• _Source text_

::::::::

# Just ordered a CW9 for carry...bad idea?



## gr8johnson (Aug 23, 2007)

I just placed an ordered for a CW9 and a couple of mags. I know there is a 250 and 300 rd break in period. Is this gun reliable enough for a carry weapon or not. Should I cancel that order or what. What do the Kahr owners say? I have an XD9 service with a grip chop but it is just too big for everyday carry. I read a lot and it seems there is quite a bit of bad stuff said about this gun.


----------



## vburke (Jan 28, 2008)

I have a CW9 and carry it mostly in the summer. If it works well after 200-300 break in rounds you should have no problems. If a kahr is going to have trouble it is mostly before the break in period. Mine works great and Kahr has one of the best customer services around.


----------



## neophyte (Aug 13, 2007)

*good deal*

gr8johnson: Sir; my shooting partner has one and I've really enjoyed shooting his.
Sir; they are a little stiff to begin with and the more you shoot:mrgreen:
the better it is. 
I regularly shoot my SW638 and can easily swap them.:smt033


----------



## cvillechopper (Jan 27, 2008)

I just took my new CW9 to the range this weekend and put 100 junk rounds through her, not a single problem. You can feel the gun getting settled in and it fits my hand just right. I'd say you have nothing to worry about.


----------



## Mike Barham (Mar 30, 2006)

I used to carry a K9. It was 100% reliable, though the metal framed Kahrs have a better reputation than the poly guns. Still, I think it's easily a good enough carry gun to see it through a 200-round break in.

::::::::

• _Data supplied_
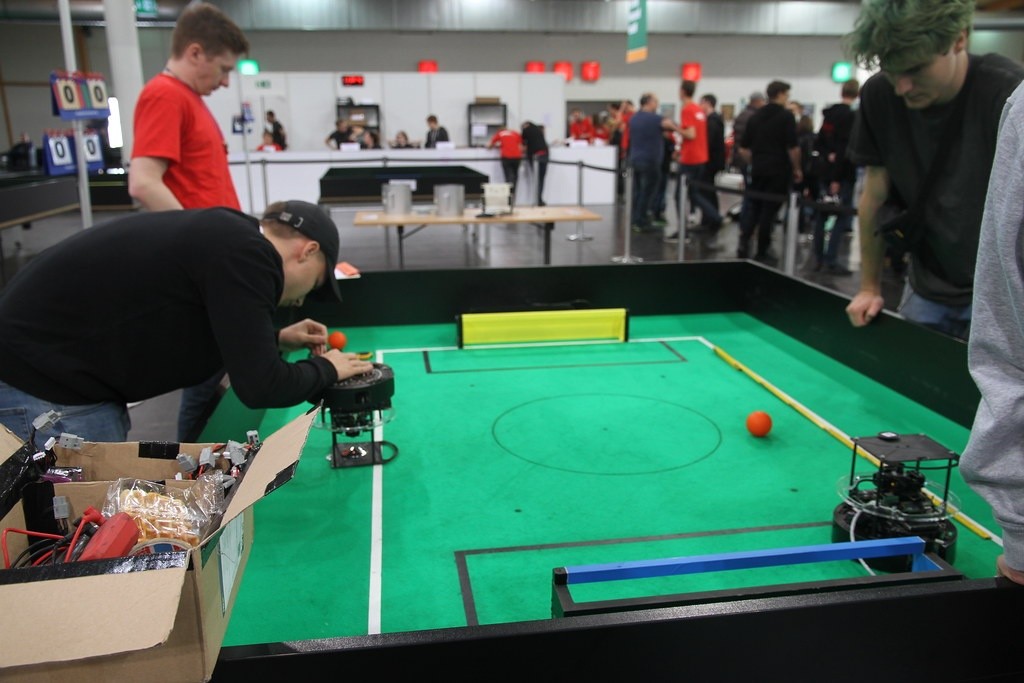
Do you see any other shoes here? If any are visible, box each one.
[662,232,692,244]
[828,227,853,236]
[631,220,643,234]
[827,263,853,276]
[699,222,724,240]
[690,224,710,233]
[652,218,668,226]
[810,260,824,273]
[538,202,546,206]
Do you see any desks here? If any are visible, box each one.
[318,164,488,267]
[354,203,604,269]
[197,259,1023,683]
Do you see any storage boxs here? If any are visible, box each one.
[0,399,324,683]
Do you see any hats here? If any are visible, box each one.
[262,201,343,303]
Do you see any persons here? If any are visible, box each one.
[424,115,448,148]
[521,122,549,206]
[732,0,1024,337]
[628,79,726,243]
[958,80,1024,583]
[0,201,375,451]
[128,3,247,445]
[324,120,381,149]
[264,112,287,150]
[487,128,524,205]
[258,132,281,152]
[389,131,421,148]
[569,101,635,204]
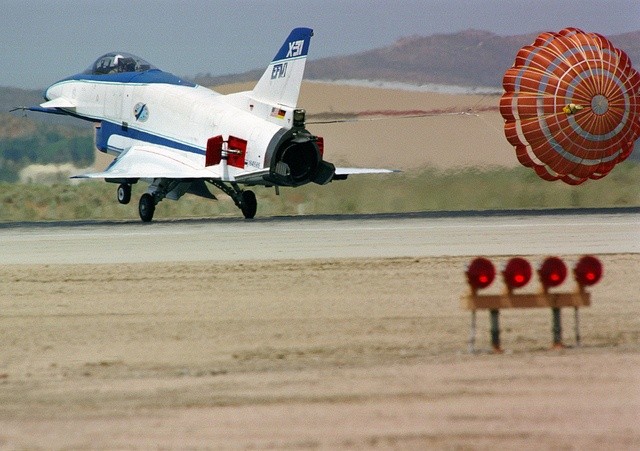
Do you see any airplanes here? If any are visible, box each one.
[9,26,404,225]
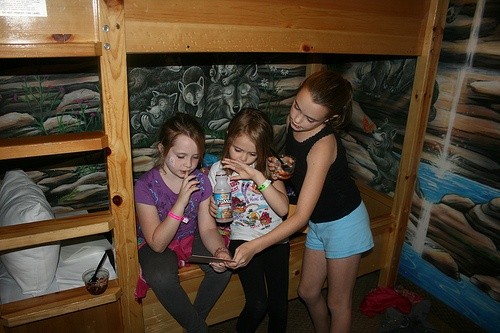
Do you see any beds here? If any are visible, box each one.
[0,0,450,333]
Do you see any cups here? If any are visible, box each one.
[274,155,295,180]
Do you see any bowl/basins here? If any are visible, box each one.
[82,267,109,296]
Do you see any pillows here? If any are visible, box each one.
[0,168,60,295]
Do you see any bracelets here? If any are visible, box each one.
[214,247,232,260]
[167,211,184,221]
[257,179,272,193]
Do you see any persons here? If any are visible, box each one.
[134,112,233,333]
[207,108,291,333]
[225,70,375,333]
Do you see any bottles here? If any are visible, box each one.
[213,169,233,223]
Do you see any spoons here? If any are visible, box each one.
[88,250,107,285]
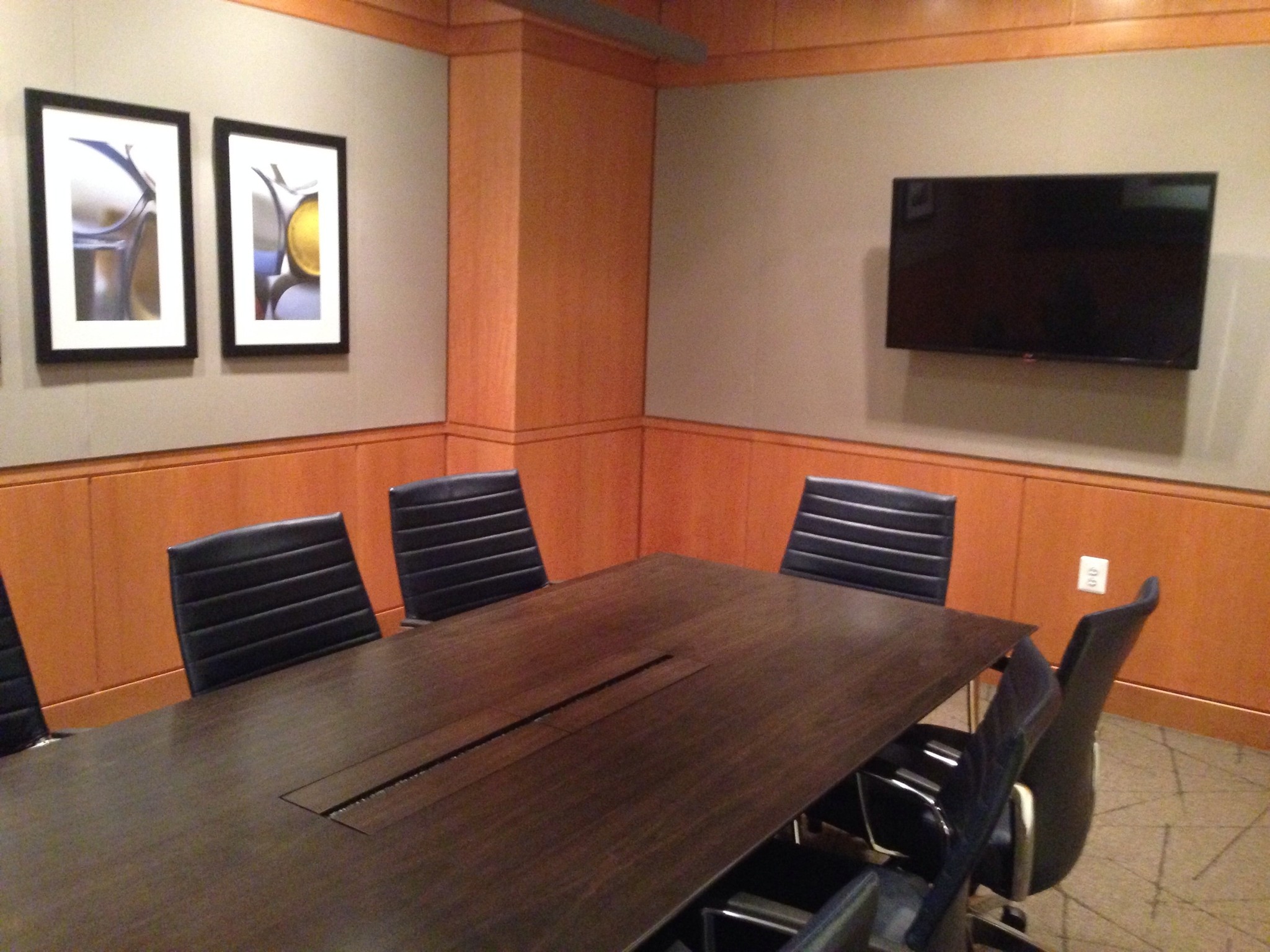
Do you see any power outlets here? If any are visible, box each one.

::::::::

• _Written instruction 1_
Rework the rows from the line holding "Do you see any beds" through the end of the rows, inclusive, replacing "box each one" with "draw a box around each one" and changing nothing else. Leave the pictures out of your answer.
• _Written instruction 2_
Carry on the forum thread about the CW9 from where it stops.
The rows and the forum thread on the CW9 come from different sources.

• _Result 1_
Do you see any beds here? If any are visible, draw a box around each one.
[0,0,450,333]
Do you see any cups here? If any are visible, draw a box around each one.
[274,155,295,180]
Do you see any bowl/basins here? If any are visible, draw a box around each one.
[82,267,109,296]
Do you see any pillows here? If any are visible, draw a box around each one.
[0,168,60,295]
Do you see any bracelets here? If any are visible, draw a box around each one.
[214,247,232,260]
[167,211,184,221]
[257,179,272,193]
Do you see any persons here? If any are visible, draw a box around each one.
[134,112,233,333]
[207,108,291,333]
[225,70,375,333]
Do you see any bottles here? If any are visible, draw a box around each one.
[213,169,233,223]
Do you see any spoons here? If any are visible, draw a box around each one.
[88,250,107,285]
Do you see any power outlets here? If any are visible, draw a box around each one.

• _Result 2_
----------



## vernpriest (Jan 15, 2008)

I have a CW9 that I have put well over 500 rounds through without a single hitch of any kind. I have shot everything from lead reloads to +P Gold Dots and it performs flawlessly. It was very stiff for the first couple of hundred rounds but it is very smooth now. Go to Kahr's website and look at some of the reviews from different reputable gun magazines. My experience with the CW9 matched all the hype I read about it from reputable sources. I think you'll be very happy with it.


----------



## 3putter (Dec 29, 2007)

Get the gun and don't worry about it. Some do require a break in period (mine was about 300 rounds) before they can be 100% trusted. After that mine has been totally reliable and a great carry gun when small lightweight is required. I carry Speer Gold Dot 124gr. SB and it has not failed in any way even once. It shoots POI at 15 yards every time. That's good enough for self defence.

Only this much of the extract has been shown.